И мы пьем коньяк. Справа от меня сражаются в шахматы. Слева — шутят. Где я? Вваливается полупьяный человек. Он теребит взъерошенную бороду и обводит нас нежным взглядом. Взор его падает на коньяк, отрывается, возвращается к коньяку и с мольбой устремляется на капитана. Капитан тихо посмеивается. Человек, чувствуя прилив надежды, тоже смеется. Приглушенный смех передается присутствующим. Капитан потихоньку отодвигает бутылку, взгляд человека выражает отчаяние; и вот завязывается ребяческая игра — своего рода беззвучная пантомима, которая в этом густом дыму сигарет, в усталости бессонной ночи, сквозь образ предстоящей атаки кажется наваждением.
И мы играем, запертые в теплом трюме нашего корабля, а снаружи все учащаются взрывы, напоминающие удары волн.
Вскоре эти люди вытравят пот, алкоголь, ржавчину, растворив их в царской водке боевой ночи. Я чувствую, как близки они к очищению. Однако они еще танцуют, затягивая возможно дольше балет пьяницы и бутылки. Не заканчивают возможно дольше эту партию в шахматы, продлевая жизнь, насколько могут. Но они завели будильник, властвующий над ними с высоты этажерки. И звонок раздастся. Тогда люди встанут, потянутся, застегнут пояса. Капитан снимет с гвоздя свой револьвер. Пьяница протрезвится. И тогда, неторопливо, они войдут в проход, постепенно подымающийся к голубому прямоугольнику лунного света, произнесут что-нибудь совсем обычное: «Чертова атака…» или «Холодно!» И затем нырнут.
Время подошло, и я увидел пробуждение сержанта. Он спал на железной койке посреди замусоренного погреба. Я смотрел, как он спит. Казалось, я сам ощущаю вкус этого безмятежного и такого счастливого сна.
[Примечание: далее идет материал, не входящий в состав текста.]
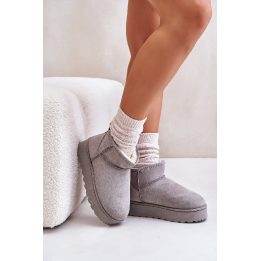 Moteriški sniego batai ant platformos su kailiu izoliuota versija Gray Xamella“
Он напомнил мне о том первом дне в Ливийской пустыне, когда, выброшенные на песок, без воды, обреченные, мы с Прево смогли еще, — до того, как почувствовали уж очень сильную жажду, — один раз поспать; только один раз — целых два часа. Засыпая тогда, я понял, что обладаю замечательной властью — отбросить реальный мир. Мое тело пока не беспокоило меня, и, едва подложив руки под голову, я понял, что наступающая ночь ничем для меня не будет отличаться от обычной счастливой ночи.
Так спал и сержант, свернувшись калачиком, будто и не человек лежал на кровати; и когда те, кто пришел разбудить его, зажгли свечу, воткнув ее в горлышко бутылки, я вначале не различил ничего в этой бесформенной массе, кроме торчащих из нее башмаков. Огромных башмаков, подбитых гвоздями и подковками, башмаков батрака или докера.
Человек этот был обут в орудия труда, да на нем и не было ничего, кроме орудий: подсумки, револьверы, ремни, пояс. На нем было вьючное седло, хомут — вся сбруя рабочей лошади. Я видел в погребах Марокко слепых лошадей, вращающих жернова. Здесь, в дрожащем красноватом свете свечи, тоже будили слепую лошадь, чтобы она вращала свой жернов.